> **THE PROBLEM**: Every record shown here must be duplicated without change.

-------- MATERIAL FOR THE TASK

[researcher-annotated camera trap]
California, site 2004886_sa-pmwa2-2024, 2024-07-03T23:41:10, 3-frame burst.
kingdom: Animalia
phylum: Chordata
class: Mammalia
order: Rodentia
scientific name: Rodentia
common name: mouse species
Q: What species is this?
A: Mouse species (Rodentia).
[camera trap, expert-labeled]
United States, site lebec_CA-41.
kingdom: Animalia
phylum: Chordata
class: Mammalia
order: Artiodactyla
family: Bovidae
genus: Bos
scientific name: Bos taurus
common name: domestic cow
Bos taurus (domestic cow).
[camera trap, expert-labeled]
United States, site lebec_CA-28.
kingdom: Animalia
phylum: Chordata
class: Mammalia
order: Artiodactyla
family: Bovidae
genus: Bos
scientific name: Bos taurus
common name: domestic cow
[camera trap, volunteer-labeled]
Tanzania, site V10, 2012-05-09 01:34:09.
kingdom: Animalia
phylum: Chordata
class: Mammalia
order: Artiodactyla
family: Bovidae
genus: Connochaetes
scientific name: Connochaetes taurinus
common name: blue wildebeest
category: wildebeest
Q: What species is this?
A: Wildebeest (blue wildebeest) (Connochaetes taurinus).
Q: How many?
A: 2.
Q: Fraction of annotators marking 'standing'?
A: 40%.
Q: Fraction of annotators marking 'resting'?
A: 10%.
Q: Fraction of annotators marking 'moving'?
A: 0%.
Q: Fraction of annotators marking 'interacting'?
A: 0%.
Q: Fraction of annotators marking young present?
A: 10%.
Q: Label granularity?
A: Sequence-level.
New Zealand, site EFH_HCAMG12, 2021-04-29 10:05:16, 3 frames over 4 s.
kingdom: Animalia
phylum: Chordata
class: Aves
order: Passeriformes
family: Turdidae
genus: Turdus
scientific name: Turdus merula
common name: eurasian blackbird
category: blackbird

----------------

> **TASK RESULT**:
[researcher-annotated camera trap]
California, site 2004886_sa-pmwa2-2024, 2024-07-03T23:41:10, 3-frame burst.
kingdom: Animalia
phylum: Chordata
class: Mammalia
order: Rodentia
scientific name: Rodentia
common name: mouse species
Q: What species is this?
A: Mouse species (Rodentia).
[camera trap, expert-labeled]
United States, site lebec_CA-41.
kingdom: Animalia
phylum: Chordata
class: Mammalia
order: Artiodactyla
family: Bovidae
genus: Bos
scientific name: Bos taurus
common name: domestic cow
Bos taurus (domestic cow).
[camera trap, expert-labeled]
United States, site lebec_CA-28.
kingdom: Animalia
phylum: Chordata
class: Mammalia
order: Artiodactyla
family: Bovidae
genus: Bos
scientific name: Bos taurus
common name: domestic cow
[camera trap, volunteer-labeled]
Tanzania, site V10, 2012-05-09 01:34:09.
kingdom: Animalia
phylum: Chordata
class: Mammalia
order: Artiodactyla
family: Bovidae
genus: Connochaetes
scientific name: Connochaetes taurinus
common name: blue wildebeest
category: wildebeest
Q: What species is this?
A: Wildebeest (blue wildebeest) (Connochaetes taurinus).
Q: How many?
A: 2.
Q: Fraction of annotators marking 'standing'?
A: 40%.
Q: Fraction of annotators marking 'resting'?
A: 10%.
Q: Fraction of annotators marking 'moving'?
A: 0%.
Q: Fraction of annotators marking 'interacting'?
A: 0%.
Q: Fraction of annotators marking young present?
A: 10%.
Q: Label granularity?
A: Sequence-level.
New Zealand, site EFH_HCAMG12, 2021-04-29 10:05:16, 3 frames over 4 s.
kingdom: Animalia
phylum: Chordata
class: Aves
order: Passeriformes
family: Turdidae
genus: Turdus
scientific name: Turdus merula
common name: eurasian blackbird
category: blackbird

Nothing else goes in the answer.